Well, not exactly her voice. Uh uh. All blogs had to be written in “The Company Voice.” They could not feature outdated baby boomer figures of speech, like “cool,””hip,” or, God forbid, “groovy.” They could not cite possibly offensive sources, like “Gone with the Wind” (dated, divisive, and unfamiliar to twenty-somethings) or Hamlet (obscure and elitist). They could not incorporate rhyme (too fey and alienating). They could not include easily misunderstood foreign terms like “Voila!” because few people would understand why the blog was speaking about string instruments. They could not be “ghetto” (“zzup?”) or “country” (“gee whiz”), although they could use vulgar terminology like “suck” (“That’s not offensive today, everyone says it.”). They could not be recognizable.
Our friend worked her ass off on that blog. Time and again, she would read articles on topics she knew nothing about, scour through the internet for concurring or dissenting opinions, craft a viewpoint which she felt would be consistent with her firm’s view of the world, agonize over each word and point of grammar, and deliver first drafts of blog posts that she felt would be informative, understandable, and intriguing.
The committee would then be given the opportunity to edit her work, and their fearless leader would retain final say on what was actually published. Entire paragraphs of background and explanation would be scuttled (“people don’t need to know this”). Grammar would be discarded in the name of brevity and colloquialism. Titles would be written and rewritten, until they were finally as unimaginative and uninformative as they could possibly be. They edited the creative, too, with a wrongheaded passion that was downright scary (“Why are we illustrating a story about “Keys to Success” with pictures of a lock? Isn’t that a cliché?”).
And once each blog post had been sliced, diced, scarred, divested of continuity and stripped of all personality, it was returned to The Copywriter, so she could proofread it and give it her blessing.
That woman thought her soul had been sucked out (if you’ll pardon the expression).
And then, she was unexpectedly retired, and she started to write her own blog.
The restrictions were gone.
She could use her own words… regardless of how long and obscure they were, or even which language they came from. She could speak on any topic that pleased her, whether it was esoteric or being discussed by everyone around her. She was able to use rhymes, and curse words, damn it, and make cultural references to any source she liked, be it The Bible, Mark Twain, Noel Coward, or Beaumont and Fletcher. She was free to respect her readers, and address them as members of the highest common denominator.
She found her own voice… and she grew addicted to the joy of expressing her own thoughts, regardless of who would read them.

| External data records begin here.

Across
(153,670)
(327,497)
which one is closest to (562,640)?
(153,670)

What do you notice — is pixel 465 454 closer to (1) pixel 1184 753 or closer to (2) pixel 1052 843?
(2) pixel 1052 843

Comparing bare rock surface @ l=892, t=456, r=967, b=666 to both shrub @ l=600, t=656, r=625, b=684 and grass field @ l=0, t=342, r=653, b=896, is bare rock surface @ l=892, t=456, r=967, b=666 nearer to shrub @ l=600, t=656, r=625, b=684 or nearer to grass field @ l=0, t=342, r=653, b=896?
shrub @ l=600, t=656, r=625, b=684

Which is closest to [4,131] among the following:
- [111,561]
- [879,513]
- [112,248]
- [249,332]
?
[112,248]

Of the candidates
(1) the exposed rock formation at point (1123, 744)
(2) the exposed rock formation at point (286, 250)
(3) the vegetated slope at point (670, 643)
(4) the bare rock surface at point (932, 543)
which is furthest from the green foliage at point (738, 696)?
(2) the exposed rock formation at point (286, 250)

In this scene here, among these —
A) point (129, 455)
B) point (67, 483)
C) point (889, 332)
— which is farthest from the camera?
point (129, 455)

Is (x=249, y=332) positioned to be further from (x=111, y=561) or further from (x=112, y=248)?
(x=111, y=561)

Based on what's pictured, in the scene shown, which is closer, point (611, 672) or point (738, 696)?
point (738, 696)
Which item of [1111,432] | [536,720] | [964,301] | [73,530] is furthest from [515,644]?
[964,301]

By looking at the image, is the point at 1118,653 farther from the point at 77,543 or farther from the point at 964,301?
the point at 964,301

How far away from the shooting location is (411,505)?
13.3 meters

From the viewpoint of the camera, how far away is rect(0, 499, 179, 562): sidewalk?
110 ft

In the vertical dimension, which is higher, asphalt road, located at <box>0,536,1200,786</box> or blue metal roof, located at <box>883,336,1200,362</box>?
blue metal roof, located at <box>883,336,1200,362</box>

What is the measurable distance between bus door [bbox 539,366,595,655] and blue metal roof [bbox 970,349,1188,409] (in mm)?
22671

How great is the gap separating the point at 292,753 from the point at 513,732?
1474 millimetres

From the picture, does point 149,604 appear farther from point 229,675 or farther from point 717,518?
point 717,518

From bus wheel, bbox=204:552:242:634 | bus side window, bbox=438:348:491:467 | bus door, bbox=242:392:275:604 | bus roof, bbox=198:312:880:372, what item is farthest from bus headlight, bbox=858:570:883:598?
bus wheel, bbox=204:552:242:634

About two months after she was relieved of her job, a former client sent her a link to her old company’s blog. “Have you seen this?” The client asked. Our friend followed the link, and opened the first of the newer stories. It was filled with typos, grammatical errors, clichés, and more dangling participles than a fifth grade teacher sees in a year.
“I see the company has found its voice,” our friend chuckled to herself.
And then she wrote something better.